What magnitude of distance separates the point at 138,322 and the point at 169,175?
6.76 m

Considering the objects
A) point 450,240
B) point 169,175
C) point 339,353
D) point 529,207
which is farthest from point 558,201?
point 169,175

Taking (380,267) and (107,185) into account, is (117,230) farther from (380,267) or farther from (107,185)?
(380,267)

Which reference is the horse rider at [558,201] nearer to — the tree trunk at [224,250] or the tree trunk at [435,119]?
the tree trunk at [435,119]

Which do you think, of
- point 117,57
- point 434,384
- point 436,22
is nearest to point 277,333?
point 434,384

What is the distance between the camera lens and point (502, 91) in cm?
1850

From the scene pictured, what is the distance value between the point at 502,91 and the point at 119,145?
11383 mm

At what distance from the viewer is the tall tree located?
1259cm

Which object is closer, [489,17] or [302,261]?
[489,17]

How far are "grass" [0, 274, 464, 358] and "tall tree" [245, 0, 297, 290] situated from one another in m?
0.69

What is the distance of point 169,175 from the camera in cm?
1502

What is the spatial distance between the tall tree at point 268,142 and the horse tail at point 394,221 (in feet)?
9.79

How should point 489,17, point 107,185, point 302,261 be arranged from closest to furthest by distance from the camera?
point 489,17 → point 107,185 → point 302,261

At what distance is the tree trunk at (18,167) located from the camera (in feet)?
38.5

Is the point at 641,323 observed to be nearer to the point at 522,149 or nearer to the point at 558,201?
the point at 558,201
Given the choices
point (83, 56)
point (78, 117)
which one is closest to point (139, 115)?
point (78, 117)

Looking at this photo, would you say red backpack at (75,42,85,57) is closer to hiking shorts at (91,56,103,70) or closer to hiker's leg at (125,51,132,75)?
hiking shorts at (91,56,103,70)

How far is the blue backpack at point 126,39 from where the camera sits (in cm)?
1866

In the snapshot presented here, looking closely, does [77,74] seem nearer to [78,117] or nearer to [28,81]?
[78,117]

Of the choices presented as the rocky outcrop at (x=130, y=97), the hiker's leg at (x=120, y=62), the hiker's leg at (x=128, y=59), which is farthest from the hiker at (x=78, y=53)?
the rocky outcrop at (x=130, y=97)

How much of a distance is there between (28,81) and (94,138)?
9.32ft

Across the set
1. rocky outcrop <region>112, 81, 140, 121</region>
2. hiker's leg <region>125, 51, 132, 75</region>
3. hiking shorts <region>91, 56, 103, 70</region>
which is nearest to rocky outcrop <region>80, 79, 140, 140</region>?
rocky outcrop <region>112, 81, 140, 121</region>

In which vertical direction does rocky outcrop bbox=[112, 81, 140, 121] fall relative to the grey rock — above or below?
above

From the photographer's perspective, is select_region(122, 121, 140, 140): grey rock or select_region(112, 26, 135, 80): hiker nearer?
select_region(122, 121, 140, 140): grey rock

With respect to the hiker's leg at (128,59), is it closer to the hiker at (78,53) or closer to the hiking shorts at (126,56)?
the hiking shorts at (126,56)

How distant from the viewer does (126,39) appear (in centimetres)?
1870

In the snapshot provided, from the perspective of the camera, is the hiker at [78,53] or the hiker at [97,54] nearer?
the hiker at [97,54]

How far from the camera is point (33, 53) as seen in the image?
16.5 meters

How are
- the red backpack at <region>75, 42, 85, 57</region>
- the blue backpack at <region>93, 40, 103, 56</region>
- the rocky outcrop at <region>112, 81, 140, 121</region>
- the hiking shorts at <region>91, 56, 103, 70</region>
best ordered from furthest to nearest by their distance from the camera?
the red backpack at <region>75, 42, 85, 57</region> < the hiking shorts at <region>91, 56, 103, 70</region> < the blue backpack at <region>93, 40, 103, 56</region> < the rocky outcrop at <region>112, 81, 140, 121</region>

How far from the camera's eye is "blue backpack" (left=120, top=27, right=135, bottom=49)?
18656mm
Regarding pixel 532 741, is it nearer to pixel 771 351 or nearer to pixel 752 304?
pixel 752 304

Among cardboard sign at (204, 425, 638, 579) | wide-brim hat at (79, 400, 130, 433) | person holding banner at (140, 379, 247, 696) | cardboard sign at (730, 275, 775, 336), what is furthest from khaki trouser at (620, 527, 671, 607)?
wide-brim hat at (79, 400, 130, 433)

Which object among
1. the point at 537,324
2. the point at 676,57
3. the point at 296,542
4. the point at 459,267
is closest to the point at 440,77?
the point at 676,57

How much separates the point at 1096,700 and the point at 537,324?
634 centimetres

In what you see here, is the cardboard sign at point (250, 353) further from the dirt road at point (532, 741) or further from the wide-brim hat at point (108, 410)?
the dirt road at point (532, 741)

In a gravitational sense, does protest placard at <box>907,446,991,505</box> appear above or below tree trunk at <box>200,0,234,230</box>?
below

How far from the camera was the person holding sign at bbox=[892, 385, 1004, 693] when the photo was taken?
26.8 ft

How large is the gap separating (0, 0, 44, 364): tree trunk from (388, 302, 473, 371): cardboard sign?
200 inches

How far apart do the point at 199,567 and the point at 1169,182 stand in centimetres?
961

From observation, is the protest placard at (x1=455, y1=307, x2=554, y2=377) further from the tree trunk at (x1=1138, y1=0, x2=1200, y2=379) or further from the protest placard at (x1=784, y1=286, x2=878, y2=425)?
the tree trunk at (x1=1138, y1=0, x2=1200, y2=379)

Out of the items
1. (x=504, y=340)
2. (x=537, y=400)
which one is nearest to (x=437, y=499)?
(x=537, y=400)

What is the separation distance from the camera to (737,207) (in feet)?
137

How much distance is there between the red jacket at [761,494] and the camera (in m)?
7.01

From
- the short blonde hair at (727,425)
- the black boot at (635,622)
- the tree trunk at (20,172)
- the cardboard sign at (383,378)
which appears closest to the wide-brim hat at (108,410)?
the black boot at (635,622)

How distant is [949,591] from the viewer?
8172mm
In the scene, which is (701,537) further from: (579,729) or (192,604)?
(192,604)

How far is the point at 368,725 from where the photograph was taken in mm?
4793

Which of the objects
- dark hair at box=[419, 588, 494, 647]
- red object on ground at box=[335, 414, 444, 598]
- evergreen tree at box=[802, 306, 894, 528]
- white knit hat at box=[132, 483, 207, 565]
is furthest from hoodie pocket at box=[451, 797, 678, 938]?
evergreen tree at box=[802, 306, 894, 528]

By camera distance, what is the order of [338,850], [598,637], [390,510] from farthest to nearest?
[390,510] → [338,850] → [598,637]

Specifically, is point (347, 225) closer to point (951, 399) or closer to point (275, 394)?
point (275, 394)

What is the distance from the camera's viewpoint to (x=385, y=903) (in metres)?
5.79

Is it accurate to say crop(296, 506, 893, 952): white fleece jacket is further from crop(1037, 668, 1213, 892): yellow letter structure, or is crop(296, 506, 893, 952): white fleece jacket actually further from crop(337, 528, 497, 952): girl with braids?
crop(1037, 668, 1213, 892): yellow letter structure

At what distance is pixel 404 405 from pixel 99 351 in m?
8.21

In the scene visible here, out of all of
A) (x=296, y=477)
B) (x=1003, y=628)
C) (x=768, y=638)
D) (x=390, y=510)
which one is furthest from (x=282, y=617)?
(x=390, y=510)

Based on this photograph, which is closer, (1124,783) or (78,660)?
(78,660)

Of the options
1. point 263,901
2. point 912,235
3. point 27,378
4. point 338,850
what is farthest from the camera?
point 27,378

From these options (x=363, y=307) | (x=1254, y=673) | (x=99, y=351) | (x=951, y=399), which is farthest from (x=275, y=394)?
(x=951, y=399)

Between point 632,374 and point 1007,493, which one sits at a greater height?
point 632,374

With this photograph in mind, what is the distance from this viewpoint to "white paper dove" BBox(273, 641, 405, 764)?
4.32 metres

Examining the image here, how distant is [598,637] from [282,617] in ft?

-- -- --

= Your task =
Please quote the lines starting at the one containing "Is it accurate" and ending with the final line, reproducing each word for word.

= Task output =
Is it accurate to say crop(296, 506, 893, 952): white fleece jacket is further from crop(1037, 668, 1213, 892): yellow letter structure, or is crop(296, 506, 893, 952): white fleece jacket actually further from crop(337, 528, 497, 952): girl with braids?
crop(1037, 668, 1213, 892): yellow letter structure

At what distance is pixel 404 405 from pixel 99 351 in m?
8.21

In the scene visible here, out of all of
A) (x=296, y=477)
B) (x=1003, y=628)
C) (x=768, y=638)
D) (x=390, y=510)
which one is furthest from (x=282, y=617)?
(x=390, y=510)

Based on this photograph, which is closer, (1124,783) or (78,660)?
(78,660)

Of the options
1. point 263,901
2. point 912,235
3. point 27,378
4. point 338,850
what is farthest from the camera?
point 27,378

From these options (x=363, y=307) | (x=1254, y=673) | (x=99, y=351) | (x=951, y=399), which is farthest from (x=275, y=394)?
(x=951, y=399)

Between point 632,374 and point 1007,493, which one sits at a greater height?
point 632,374

With this photograph in mind, what is the distance from this viewpoint to "white paper dove" BBox(273, 641, 405, 764)?
4.32 metres

Examining the image here, how distant is [598,637] from [282,617] in ft?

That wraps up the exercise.